A volunteer at the Legal Shelter, an organisation in Calais that provides legal support to refugees, told The Independent the mayor’s order would not discourage refugees from coming to Calais.
“This will absolutely not work for stopping people from coming to Calais. They don’t come thinking that they will have food from organisations. They come for other reasons than just the distribution of food. It’s just an accessory.
“It’s not the reason why refugees are coming to Calais, and of course they will continue to come even if there is no food distribution. There have always been people in Calais, many of them hidden without asking for any food distribution. It will never change.
“If there are police controls when there are food distributions, of course people will just hide themselves more to avoid being arrested.
“In 2015 they passed an order to stop people pitching tents in public spaces. It’s the kind of decision they always try to take, just to try to make it more difficult for everyone. But in 20 years this has never worked.
“The charities will probably just move the point of distribution. If many more orders like this come into effect, we are likely to take legal action.”
Sue Jex, head of UK operations for refugee support charity Care4Calais, said in a statement: “We are appalled at the ban on distributing food to refugees in Calais, which deprives the most vulnerable people – including unaccompanied minors – of the basic human right to food.
“This humanitarian crisis is far from resolved and we should not be turning our backs on those who need our support most. We would urge those in positions of authority to lift bans on food distribution, and act now to secure the lives of refugees urgently.”

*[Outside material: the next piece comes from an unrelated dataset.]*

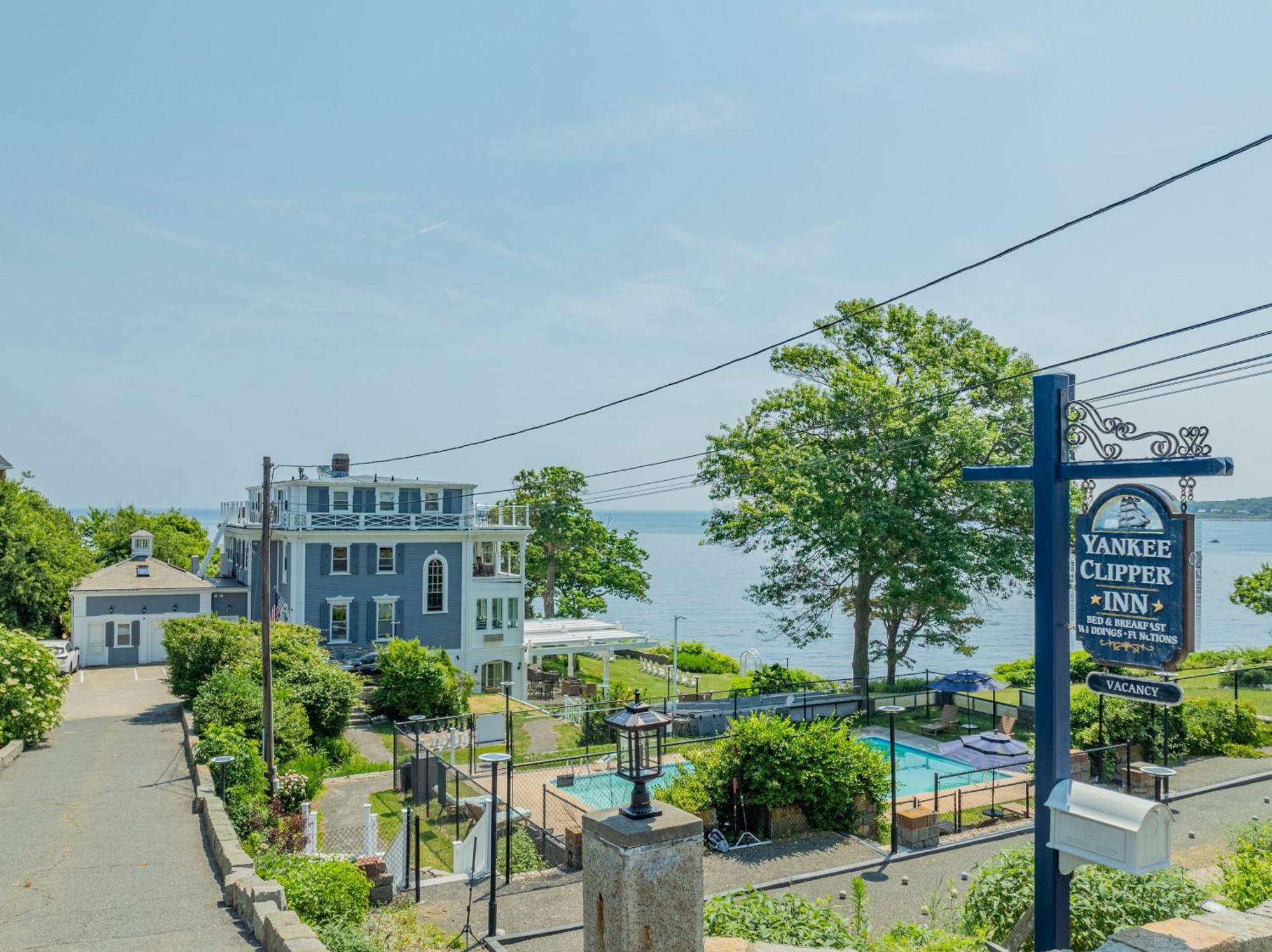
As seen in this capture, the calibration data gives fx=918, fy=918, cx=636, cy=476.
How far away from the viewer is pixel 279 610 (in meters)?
37.4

Reasons given for the ban in the mayoral decree include “the regular presence of individuals and groups in the industrial zone for the purposes of meal distribution to migrants” and concern that “the continued and massive occupation in the area are of the nature that they could trouble the tranquillity, health and public security”.
Ms Bouchart stated her reasoning for the ban in a press statement on Friday, saying she would “not accept” seeing the economy of Calais “damaged again”.
“In recent days, a regular and massive presence of individuals has been noted in the industrial zone of Dunes due to the distribution of meals to migrants,” the statement read.
“I was alerted by people who use the area, notably business bosses and people in the economic world, following tensions arising with organisations and migrants at the time of these distributions.
“As I have indicated to the director of the cabinet of the Prime Minister during a meeting on 25 January, I will not accept that our economy be damaged again, just as it is beginning to arise from serious difficulties that it confronted last year.”
The Mayor went on to say that former settlements of refugees in Calais have caused “trauma” for residents of the town, and asserted that she must consequently take “necessary measures” to avoid a repeat of the situation.
“Over the months, or indeed years, everyone has been able to see all the humanity that the Calaisian population has shown despite a unique situation in France, which has been a traumatic experience for many Calaisians,”she said.
“Because we have suffered so much, because I have been fighting on behalf of industry players to defend the interests of Calais, I must take all necessary measures to prevent a repeat of a situation that has gone on for far too long.”